[BEGIN]
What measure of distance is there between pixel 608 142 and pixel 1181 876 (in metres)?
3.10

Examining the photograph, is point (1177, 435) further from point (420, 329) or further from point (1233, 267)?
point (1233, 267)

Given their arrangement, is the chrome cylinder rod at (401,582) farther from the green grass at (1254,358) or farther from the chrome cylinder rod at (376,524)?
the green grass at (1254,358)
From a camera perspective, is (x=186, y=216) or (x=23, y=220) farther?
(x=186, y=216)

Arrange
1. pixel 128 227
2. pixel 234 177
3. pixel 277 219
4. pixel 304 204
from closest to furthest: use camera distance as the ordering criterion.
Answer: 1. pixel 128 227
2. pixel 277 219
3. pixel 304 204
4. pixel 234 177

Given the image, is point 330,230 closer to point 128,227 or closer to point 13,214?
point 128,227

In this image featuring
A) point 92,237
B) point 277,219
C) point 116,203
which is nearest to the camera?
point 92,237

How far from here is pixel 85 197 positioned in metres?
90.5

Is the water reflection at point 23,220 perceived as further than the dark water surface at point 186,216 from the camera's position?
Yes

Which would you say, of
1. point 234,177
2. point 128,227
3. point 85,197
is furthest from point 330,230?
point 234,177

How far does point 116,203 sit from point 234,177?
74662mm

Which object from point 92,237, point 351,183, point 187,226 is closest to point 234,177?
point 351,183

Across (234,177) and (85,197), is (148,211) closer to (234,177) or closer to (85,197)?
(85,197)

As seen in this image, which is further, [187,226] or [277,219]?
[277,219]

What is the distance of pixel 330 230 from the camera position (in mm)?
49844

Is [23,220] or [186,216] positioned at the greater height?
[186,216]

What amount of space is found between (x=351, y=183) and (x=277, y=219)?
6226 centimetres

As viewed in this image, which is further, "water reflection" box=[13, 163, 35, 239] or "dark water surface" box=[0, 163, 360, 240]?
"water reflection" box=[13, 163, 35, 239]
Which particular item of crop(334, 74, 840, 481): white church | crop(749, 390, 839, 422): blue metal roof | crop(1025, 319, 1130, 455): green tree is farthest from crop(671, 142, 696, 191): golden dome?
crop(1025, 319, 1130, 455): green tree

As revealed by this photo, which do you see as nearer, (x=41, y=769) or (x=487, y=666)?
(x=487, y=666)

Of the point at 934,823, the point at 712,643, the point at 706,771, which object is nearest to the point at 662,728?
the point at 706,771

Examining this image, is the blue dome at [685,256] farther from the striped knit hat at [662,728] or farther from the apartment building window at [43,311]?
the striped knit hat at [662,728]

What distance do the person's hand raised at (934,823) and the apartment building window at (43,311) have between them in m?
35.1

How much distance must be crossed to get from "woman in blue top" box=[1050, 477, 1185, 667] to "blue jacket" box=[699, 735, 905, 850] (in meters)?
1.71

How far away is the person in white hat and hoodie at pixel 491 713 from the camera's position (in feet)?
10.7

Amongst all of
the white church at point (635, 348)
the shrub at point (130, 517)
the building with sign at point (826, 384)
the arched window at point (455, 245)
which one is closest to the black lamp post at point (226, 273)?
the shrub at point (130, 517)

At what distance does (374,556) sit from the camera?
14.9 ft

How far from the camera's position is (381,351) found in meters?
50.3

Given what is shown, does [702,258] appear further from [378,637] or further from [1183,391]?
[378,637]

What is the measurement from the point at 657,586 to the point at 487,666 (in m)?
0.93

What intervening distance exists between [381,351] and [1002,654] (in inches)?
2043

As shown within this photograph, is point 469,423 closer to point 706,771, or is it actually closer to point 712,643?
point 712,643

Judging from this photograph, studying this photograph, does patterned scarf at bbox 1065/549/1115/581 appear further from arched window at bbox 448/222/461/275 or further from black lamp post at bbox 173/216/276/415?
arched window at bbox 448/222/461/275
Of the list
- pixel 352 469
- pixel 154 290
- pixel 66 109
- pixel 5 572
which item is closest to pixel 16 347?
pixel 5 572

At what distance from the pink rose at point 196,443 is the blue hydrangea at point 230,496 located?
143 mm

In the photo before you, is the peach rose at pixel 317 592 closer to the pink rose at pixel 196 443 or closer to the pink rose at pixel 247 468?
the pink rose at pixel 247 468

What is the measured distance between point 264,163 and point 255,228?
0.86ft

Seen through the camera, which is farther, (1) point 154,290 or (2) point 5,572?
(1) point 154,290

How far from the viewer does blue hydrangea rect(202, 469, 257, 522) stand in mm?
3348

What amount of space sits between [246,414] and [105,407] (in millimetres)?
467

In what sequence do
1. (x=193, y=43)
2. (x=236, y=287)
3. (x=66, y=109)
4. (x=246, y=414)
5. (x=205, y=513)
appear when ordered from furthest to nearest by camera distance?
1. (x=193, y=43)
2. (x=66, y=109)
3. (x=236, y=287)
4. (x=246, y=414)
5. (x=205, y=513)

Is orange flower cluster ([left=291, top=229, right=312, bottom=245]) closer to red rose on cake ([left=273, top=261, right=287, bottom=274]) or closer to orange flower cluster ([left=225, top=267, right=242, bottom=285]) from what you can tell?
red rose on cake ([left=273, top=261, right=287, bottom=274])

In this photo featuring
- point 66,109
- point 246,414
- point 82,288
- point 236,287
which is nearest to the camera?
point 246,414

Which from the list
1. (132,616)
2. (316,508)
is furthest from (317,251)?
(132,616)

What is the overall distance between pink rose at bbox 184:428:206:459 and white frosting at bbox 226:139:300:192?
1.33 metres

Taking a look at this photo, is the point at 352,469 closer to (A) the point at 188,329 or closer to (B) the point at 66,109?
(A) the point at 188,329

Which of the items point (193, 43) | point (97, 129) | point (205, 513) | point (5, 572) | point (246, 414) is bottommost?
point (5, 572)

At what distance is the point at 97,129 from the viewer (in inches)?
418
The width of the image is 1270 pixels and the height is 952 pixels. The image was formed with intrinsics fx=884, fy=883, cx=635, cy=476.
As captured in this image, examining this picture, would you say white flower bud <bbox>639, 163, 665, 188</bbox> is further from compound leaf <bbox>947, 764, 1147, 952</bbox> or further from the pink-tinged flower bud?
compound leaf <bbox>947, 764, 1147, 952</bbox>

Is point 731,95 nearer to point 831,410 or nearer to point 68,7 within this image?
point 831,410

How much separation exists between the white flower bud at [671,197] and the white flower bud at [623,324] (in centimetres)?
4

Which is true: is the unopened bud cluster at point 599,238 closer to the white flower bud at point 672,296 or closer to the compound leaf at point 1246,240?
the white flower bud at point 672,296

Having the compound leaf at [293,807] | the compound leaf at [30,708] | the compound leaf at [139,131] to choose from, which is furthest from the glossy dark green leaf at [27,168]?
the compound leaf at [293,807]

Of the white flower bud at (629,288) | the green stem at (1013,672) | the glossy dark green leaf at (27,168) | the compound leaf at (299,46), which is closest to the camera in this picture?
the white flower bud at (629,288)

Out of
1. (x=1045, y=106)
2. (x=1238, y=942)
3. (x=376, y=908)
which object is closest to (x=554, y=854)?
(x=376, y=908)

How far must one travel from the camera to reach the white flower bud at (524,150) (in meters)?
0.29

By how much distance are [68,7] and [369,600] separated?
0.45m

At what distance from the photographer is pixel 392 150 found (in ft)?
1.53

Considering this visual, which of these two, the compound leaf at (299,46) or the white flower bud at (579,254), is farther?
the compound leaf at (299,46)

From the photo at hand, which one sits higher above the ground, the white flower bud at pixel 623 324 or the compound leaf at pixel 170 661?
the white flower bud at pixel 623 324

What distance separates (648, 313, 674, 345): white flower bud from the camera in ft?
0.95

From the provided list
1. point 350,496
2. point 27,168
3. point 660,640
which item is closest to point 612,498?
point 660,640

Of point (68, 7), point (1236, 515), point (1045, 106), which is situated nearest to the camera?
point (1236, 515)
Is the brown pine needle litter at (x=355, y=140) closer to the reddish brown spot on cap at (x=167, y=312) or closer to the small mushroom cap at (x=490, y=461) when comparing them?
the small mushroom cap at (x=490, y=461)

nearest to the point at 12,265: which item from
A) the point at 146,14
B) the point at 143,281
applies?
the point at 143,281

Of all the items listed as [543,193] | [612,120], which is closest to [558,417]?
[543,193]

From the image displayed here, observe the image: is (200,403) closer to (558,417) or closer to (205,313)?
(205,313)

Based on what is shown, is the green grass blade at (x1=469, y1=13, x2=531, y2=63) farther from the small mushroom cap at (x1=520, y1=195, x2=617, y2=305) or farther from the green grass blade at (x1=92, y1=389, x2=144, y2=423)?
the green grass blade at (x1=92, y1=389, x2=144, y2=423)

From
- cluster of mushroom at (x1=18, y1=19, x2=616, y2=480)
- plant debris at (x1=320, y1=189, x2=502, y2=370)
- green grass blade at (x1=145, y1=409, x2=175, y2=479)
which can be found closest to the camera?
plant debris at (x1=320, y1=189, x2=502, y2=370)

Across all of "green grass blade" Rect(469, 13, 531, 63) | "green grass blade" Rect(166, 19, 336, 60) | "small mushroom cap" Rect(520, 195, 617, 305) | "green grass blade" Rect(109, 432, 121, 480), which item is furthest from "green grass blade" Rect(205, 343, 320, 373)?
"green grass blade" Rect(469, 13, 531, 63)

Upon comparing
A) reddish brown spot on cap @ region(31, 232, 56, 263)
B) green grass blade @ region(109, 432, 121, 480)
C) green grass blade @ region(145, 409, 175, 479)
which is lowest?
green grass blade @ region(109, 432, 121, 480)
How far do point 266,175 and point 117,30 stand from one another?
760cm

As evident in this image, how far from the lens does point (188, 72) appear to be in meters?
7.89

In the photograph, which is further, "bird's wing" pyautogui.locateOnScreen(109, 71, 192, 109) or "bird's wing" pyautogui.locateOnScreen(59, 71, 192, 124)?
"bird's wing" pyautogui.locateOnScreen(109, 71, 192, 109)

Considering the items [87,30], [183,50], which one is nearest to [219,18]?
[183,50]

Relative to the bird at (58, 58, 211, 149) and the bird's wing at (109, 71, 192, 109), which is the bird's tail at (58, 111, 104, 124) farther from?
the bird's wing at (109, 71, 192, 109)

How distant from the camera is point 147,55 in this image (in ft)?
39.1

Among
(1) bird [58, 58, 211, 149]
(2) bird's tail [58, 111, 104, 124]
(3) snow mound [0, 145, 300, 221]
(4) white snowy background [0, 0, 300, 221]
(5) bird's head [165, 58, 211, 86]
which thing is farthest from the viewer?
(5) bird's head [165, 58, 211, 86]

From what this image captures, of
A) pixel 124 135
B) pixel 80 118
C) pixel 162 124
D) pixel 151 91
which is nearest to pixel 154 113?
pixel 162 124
[END]
DIRECTIVE ▸ Starting with the line that contains "How far do point", repeat each line through the last one exactly as it appears. Include both ends and nothing more.

ANSWER ▸
How far do point 266,175 and point 117,30 stand from one another?
760cm

As evident in this image, how far from the lens does point (188, 72) appear to be in meters?
7.89

In the photograph, which is further, "bird's wing" pyautogui.locateOnScreen(109, 71, 192, 109) or "bird's wing" pyautogui.locateOnScreen(59, 71, 192, 124)?
"bird's wing" pyautogui.locateOnScreen(109, 71, 192, 109)

Considering the items [87,30], [183,50], which one is nearest to [219,18]?
[183,50]

Relative to the bird at (58, 58, 211, 149) and the bird's wing at (109, 71, 192, 109), which is the bird's tail at (58, 111, 104, 124) farther from?
the bird's wing at (109, 71, 192, 109)

How distant from the camera is point 147,55 in this image (in ft)?
39.1

Among
(1) bird [58, 58, 211, 149]
(2) bird's tail [58, 111, 104, 124]
(3) snow mound [0, 145, 300, 221]
(4) white snowy background [0, 0, 300, 221]
(5) bird's head [165, 58, 211, 86]
which thing is farthest from the viewer?
(5) bird's head [165, 58, 211, 86]

From what this image captures, of
A) pixel 124 135
B) pixel 80 118
C) pixel 162 124
D) pixel 151 91
which is nearest to pixel 154 113?
pixel 162 124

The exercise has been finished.